[PROBLEM]:
Instruction for the entries below: return the part that opens with the line containing "Uma menina comendo um donut" and closes with the line containing "waterfront cottage rentals", exactly, and no pictures.

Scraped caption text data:
============================================================
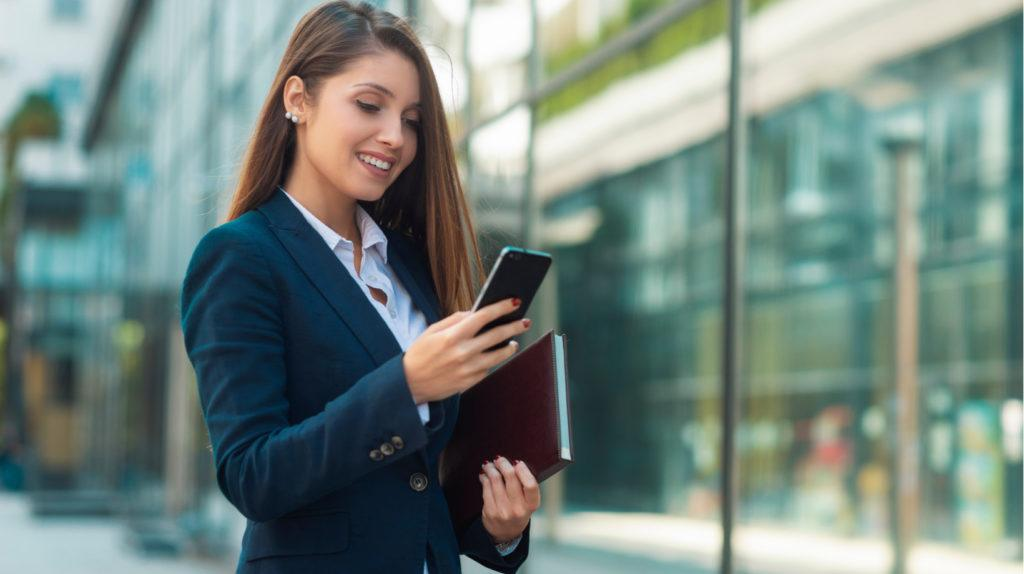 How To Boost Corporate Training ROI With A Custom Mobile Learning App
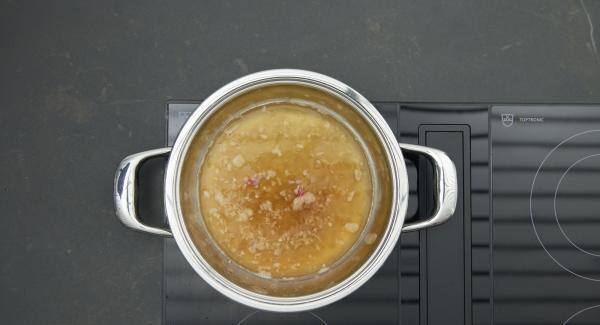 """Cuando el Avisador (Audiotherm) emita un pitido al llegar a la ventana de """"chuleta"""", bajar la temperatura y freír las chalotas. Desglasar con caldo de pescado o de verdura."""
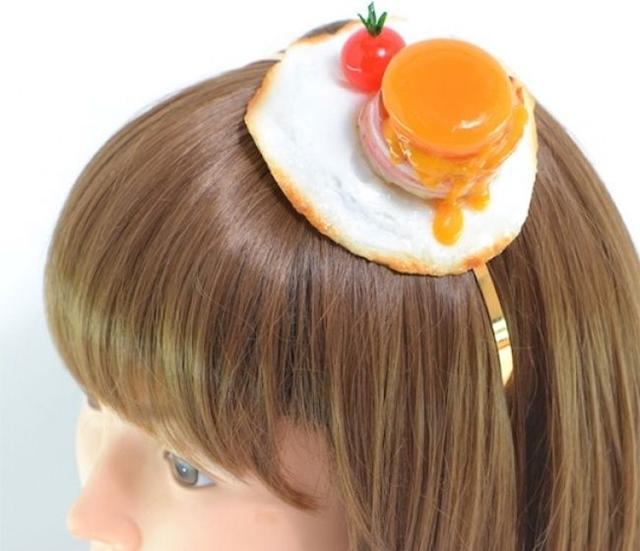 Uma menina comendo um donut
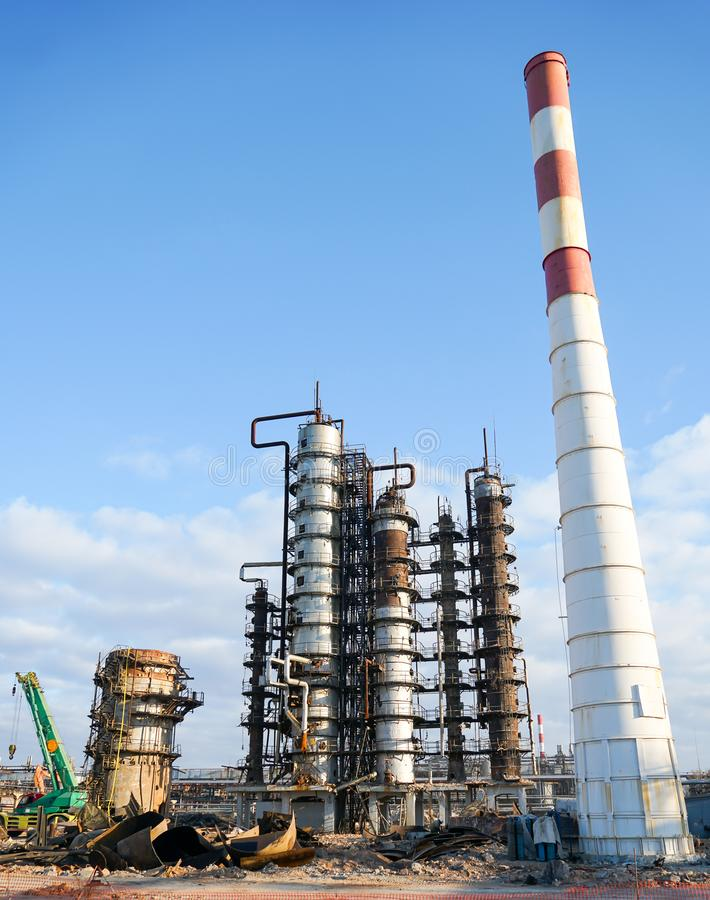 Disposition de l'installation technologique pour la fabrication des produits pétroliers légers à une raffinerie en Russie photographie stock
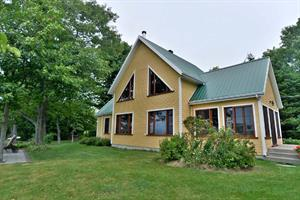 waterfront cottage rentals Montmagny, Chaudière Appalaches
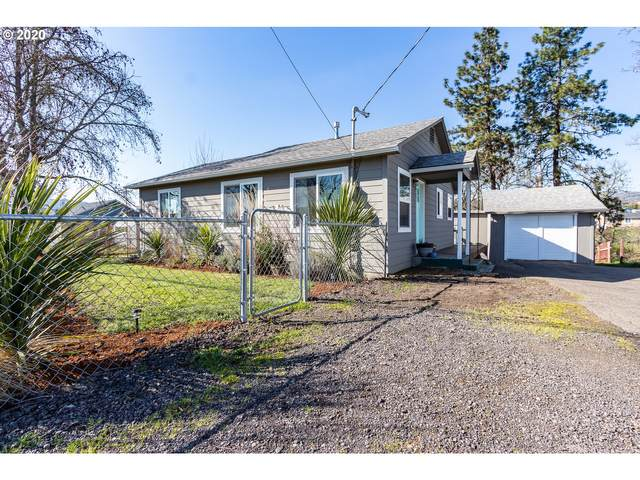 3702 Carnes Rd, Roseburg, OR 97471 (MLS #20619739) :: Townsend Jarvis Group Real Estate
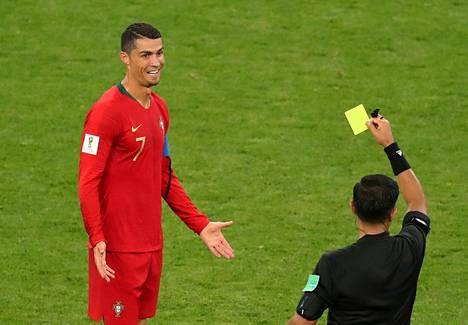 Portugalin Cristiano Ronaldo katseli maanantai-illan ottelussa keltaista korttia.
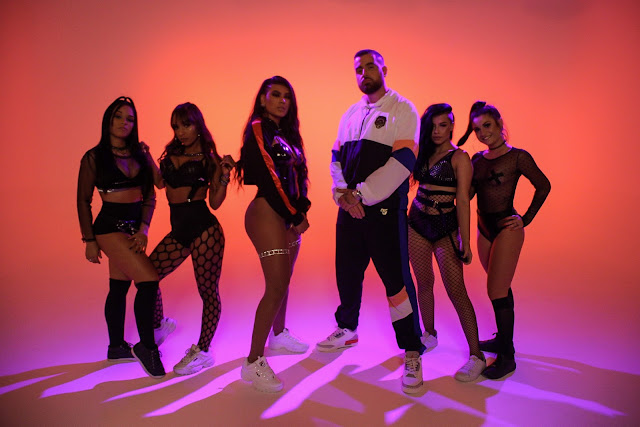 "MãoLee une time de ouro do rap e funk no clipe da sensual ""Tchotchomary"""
============================================================
[SOLUTION FOR THIS PROBLEM]:
 Uma menina comendo um donut
 Disposition de l'installation technologique pour la fabrication des produits pétroliers légers à une raffinerie en Russie photographie stock
 waterfront cottage rentals Montmagny, Chaudière Appalaches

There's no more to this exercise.